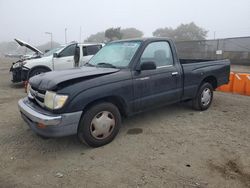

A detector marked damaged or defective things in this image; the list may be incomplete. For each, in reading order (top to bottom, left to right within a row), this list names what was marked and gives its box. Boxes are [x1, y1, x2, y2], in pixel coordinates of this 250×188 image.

damaged vehicle [9, 40, 103, 82]
damaged vehicle [18, 37, 230, 147]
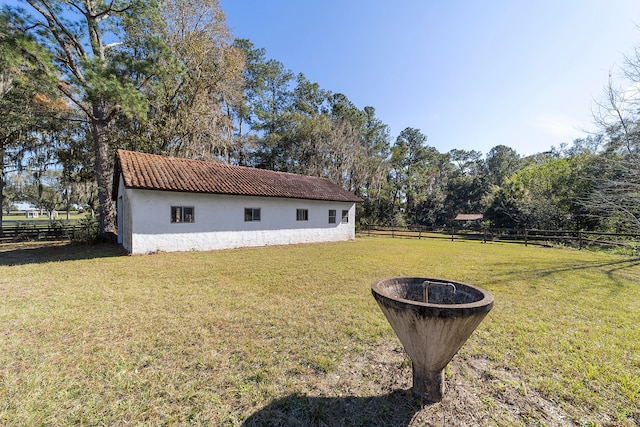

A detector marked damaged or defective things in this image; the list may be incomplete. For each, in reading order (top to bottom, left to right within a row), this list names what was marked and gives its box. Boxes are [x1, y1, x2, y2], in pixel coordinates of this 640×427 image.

rusted fire pit bowl [372, 280, 492, 402]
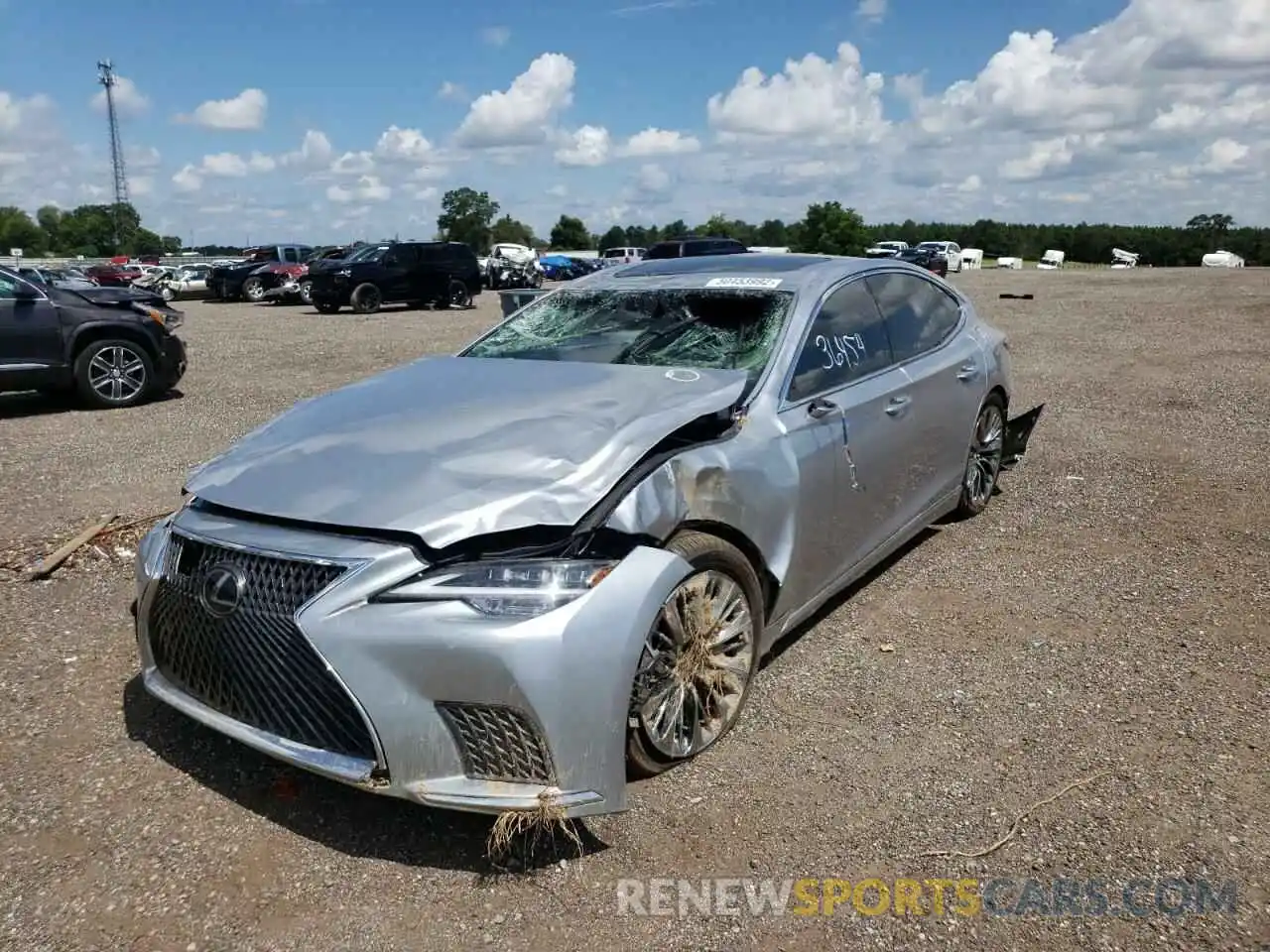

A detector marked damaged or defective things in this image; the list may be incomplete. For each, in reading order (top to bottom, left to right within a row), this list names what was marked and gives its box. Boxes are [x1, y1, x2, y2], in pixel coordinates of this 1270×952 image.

shattered windshield [461, 287, 787, 381]
crumpled hood [184, 355, 746, 550]
silver damaged sedan [134, 251, 1041, 822]
exposed wheel arch [670, 523, 777, 627]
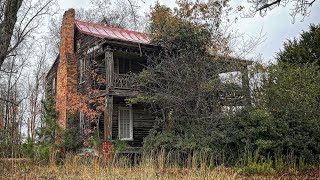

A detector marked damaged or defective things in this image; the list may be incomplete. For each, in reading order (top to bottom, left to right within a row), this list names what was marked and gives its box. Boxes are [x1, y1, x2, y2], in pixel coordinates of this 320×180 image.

rusted tin roof [75, 20, 151, 44]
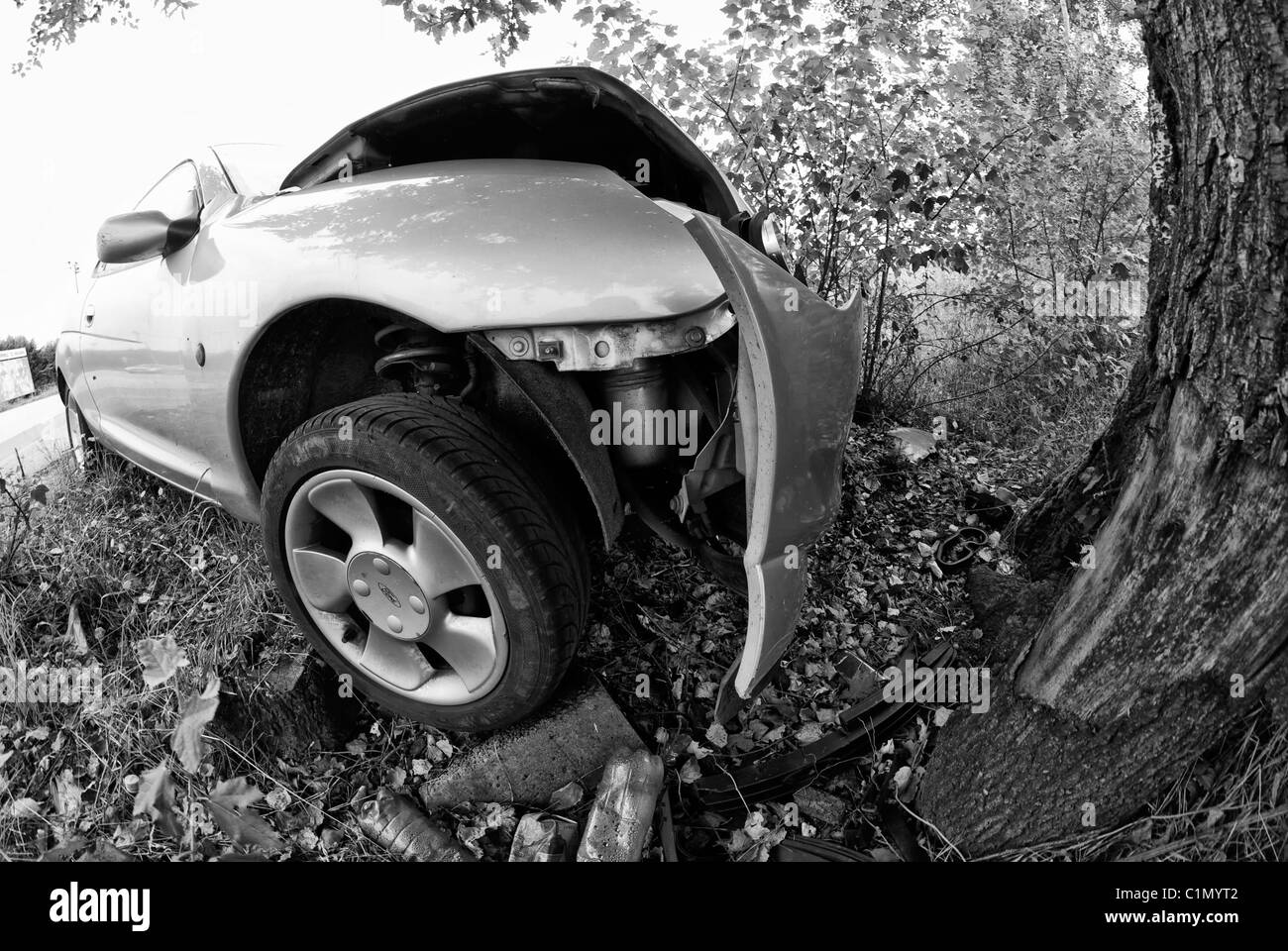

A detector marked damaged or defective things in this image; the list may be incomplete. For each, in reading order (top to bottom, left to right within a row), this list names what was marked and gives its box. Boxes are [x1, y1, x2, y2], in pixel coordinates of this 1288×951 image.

crashed silver car [59, 70, 864, 733]
damaged fender [682, 214, 864, 721]
detached car bumper [682, 214, 864, 721]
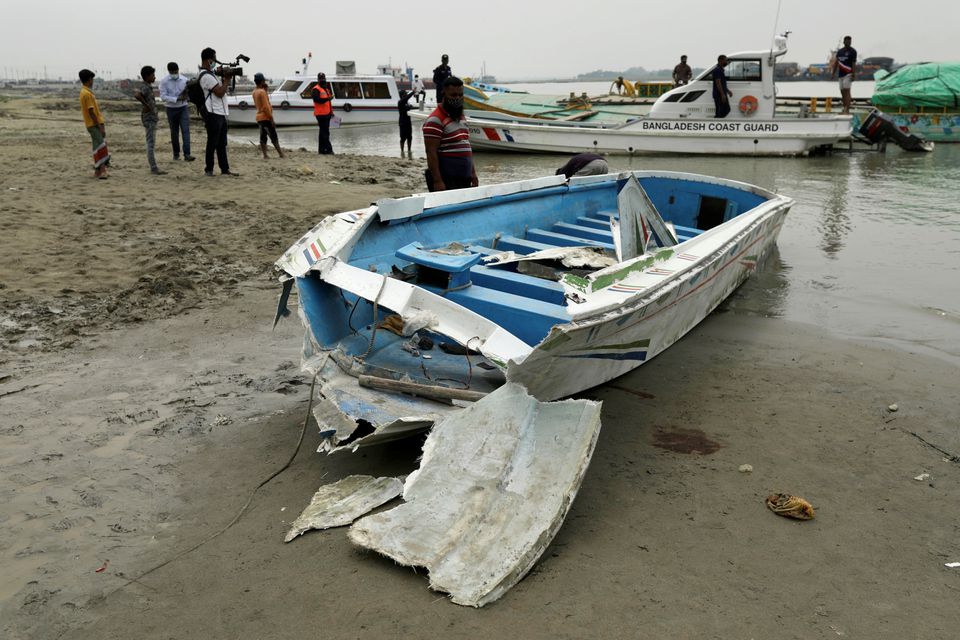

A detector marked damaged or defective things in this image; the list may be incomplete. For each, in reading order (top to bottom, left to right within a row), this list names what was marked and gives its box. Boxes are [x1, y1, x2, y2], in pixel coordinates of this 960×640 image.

damaged speedboat [274, 170, 792, 450]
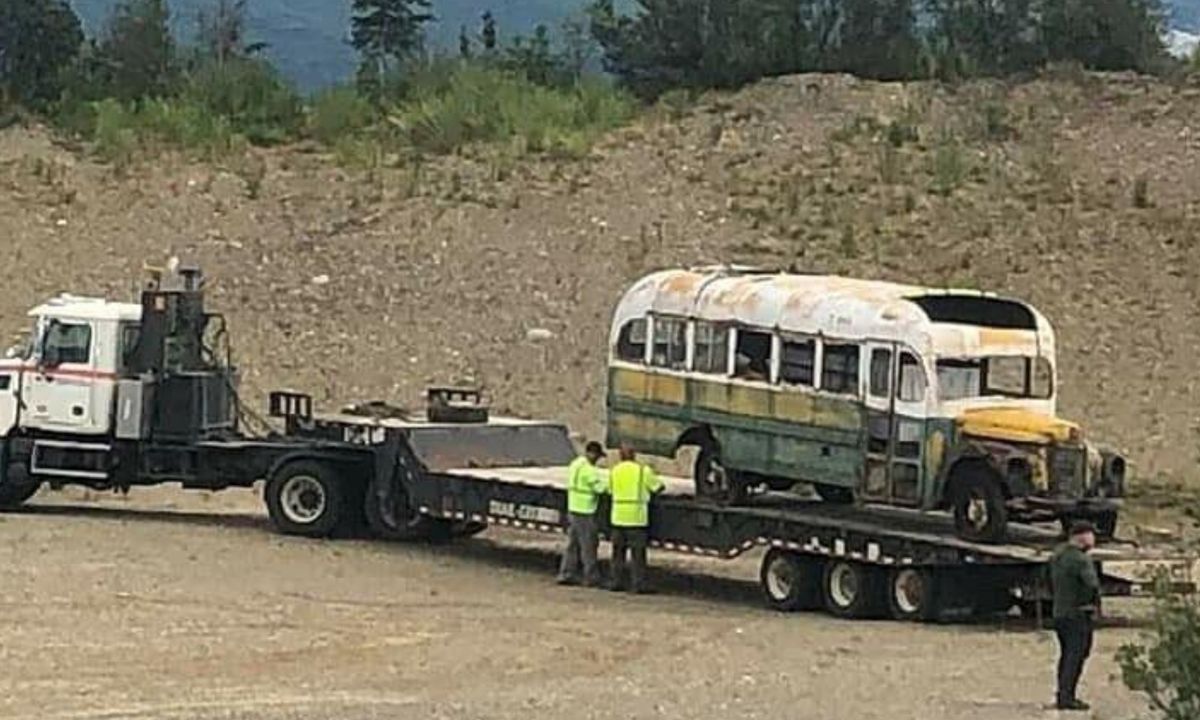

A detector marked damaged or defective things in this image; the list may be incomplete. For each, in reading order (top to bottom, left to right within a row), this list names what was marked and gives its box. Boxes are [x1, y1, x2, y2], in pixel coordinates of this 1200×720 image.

rusted bus [609, 267, 1123, 542]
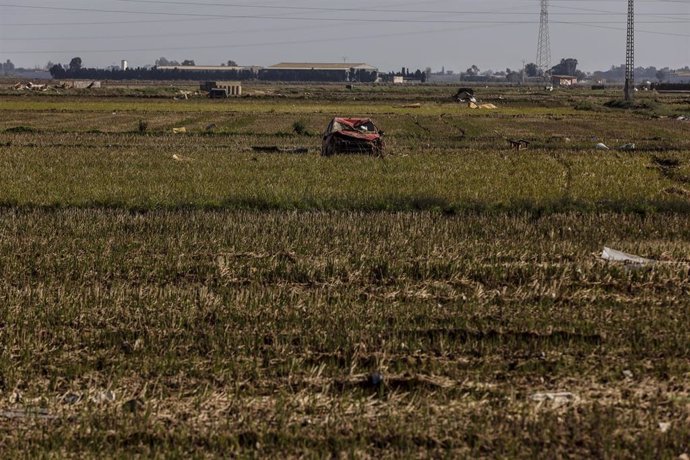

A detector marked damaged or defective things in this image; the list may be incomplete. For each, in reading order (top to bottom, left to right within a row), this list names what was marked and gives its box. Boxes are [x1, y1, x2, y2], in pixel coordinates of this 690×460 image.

destroyed red vehicle [320, 117, 384, 156]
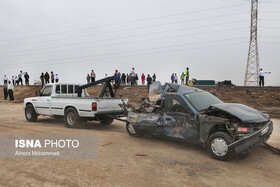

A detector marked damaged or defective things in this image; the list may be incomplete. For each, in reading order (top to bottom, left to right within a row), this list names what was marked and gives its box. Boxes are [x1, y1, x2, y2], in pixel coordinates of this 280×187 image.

shattered car window [185, 91, 222, 112]
broken windshield [184, 91, 223, 112]
wrecked car [125, 82, 274, 161]
damaged car wheel [206, 131, 234, 161]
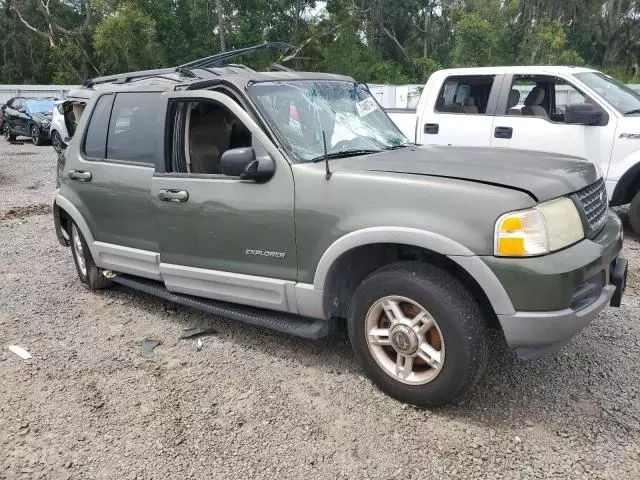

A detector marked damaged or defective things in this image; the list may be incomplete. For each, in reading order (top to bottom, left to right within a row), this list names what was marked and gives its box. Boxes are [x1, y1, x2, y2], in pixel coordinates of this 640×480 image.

damaged vehicle [2, 95, 56, 144]
cracked windshield [248, 79, 408, 161]
damaged vehicle [52, 43, 628, 406]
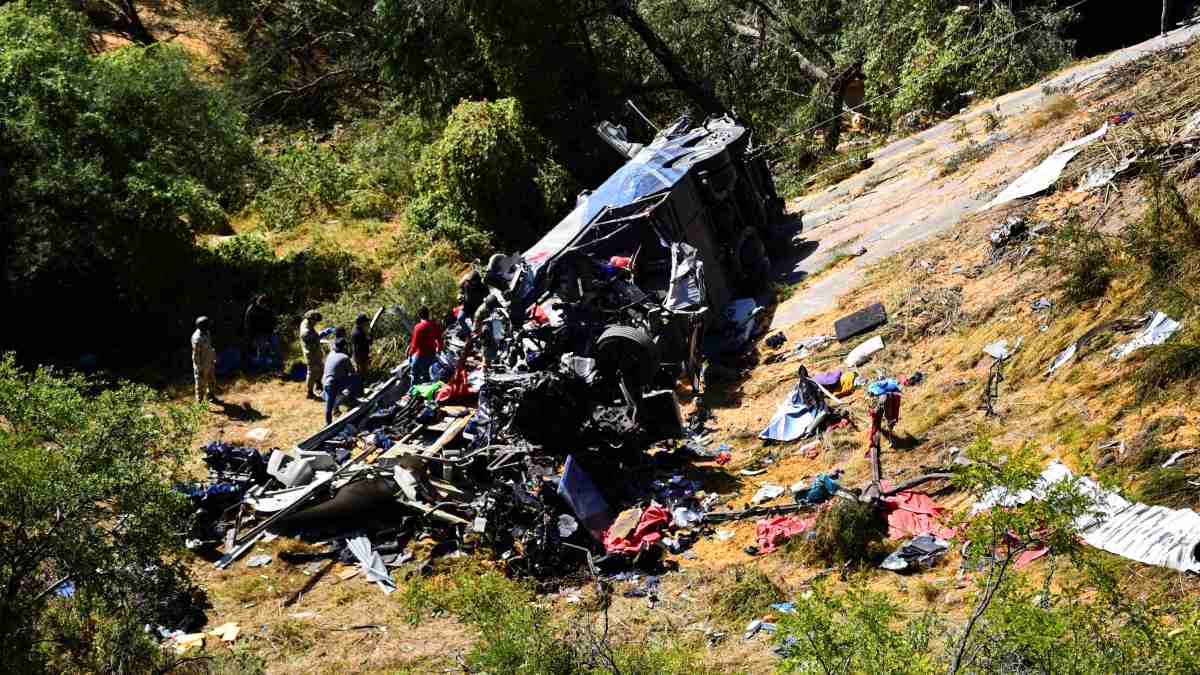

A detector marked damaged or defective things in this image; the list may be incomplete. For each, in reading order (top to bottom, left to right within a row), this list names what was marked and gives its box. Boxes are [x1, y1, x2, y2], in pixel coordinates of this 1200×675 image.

overturned vehicle [196, 116, 792, 580]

What you will do — Reprint the whole listing above exactly, taking out the pictures.

Expected answer —
A detector marked damaged or defective things in this image; the list may be incomplete. For each, in reading order (top to bottom, left to right within a row), this list names what was marked and gives its box. Boxes are [x1, y1, x2, y2], in pixel coordinates of this 250×188 image.

damaged vehicle [9, 40, 103, 82]
damaged vehicle [18, 37, 230, 147]

A detector marked damaged or defective things in this image; the list may be incomplete. For each, in reading order (top to bottom, left to right within a row), this list names what was marked and gives its box. Boxes are [x1, y1, x2, y2], in pixel coordinates of this 640×427 image.

rusted fire pit bowl [372, 280, 492, 402]

A detector marked damaged or defective things in this image; the list may be incomplete. For each, in reading order (top to bottom, left to right within a row), this list names what was marked and gives its box. Boxes are [x1, y1, x2, y2], in pixel coordinates of this 1270×952 image.

shattered windshield [461, 287, 787, 381]
crumpled hood [184, 355, 746, 550]
silver damaged sedan [134, 251, 1041, 822]
exposed wheel arch [670, 523, 777, 627]

A detector marked damaged or defective things in this image; the list may be incomplete. For each, in reading order (top to bottom, left to right within a row), this list names what was marked and gives its box. Boxes are [x1, y1, x2, y2], in pixel coordinates of this 320×180 image.

rusted tin roof [75, 20, 151, 44]

A detector marked damaged or defective things in this image; the list may be incomplete. For each, in reading order (top to bottom, left to right within a row), this list names what was marked and gives its box. Boxes are [x1, y1, x2, y2], in pixel coordinates of this 1288×951 image.

crashed silver car [59, 70, 864, 733]
damaged fender [682, 214, 864, 721]
detached car bumper [682, 214, 864, 721]

A detector marked damaged or defective things in this image; the list may be incomplete. For each, in reading order (top to bottom, left to right within a row), this list names what was marked and gives its box. Boxes are [x1, y1, x2, y2], in pixel coordinates of this 960×640 image.

damaged speedboat [274, 170, 792, 450]

A detector marked damaged or defective things in this image; the list may be incomplete. For each, in reading order (top to bottom, left to right within a row), this list names what was marked and gives its box. Boxes are [x1, y1, x2, y2], in pixel coordinates of this 1200×720 image.

rusted bus [609, 267, 1123, 542]

A detector marked damaged or defective things in this image; the list may be incomplete. For each, in reading order (top to bottom, left to right within a row), this list names what was marked and gives its box. Boxes are [x1, y1, x2, y2], in pixel coordinates of this 690×460 image.

destroyed red vehicle [320, 117, 384, 156]

A detector marked damaged or defective things in this image; the list may be incomplete. For each, in reading order (top to bottom, left to right within a row), this list names what was marked and gives its box. Boxes are [x1, y1, x2, y2], in pixel coordinates of this 280×187 image.

shattered car window [185, 91, 222, 112]
broken windshield [184, 91, 223, 112]
wrecked car [125, 82, 274, 161]
damaged car wheel [206, 131, 234, 161]

A detector marked damaged or defective things in this image; the list may be incomplete. For each, in reading order (top to bottom, left to right within a row), this list names what was marked and gives its box. Boxes are [x1, y1, x2, y2], in pixel coordinates of this 640×480 image.

damaged vehicle [2, 95, 56, 144]
cracked windshield [248, 79, 408, 161]
damaged vehicle [52, 43, 628, 406]

A detector marked damaged or defective things in this image; the list may be incomplete. For each, in reading order (top to bottom, left to right within a row), this list names what was marked and gives its box. Boxes are [x1, y1, x2, y2], in pixel coordinates of this 1200×675 image.

overturned vehicle [196, 116, 792, 580]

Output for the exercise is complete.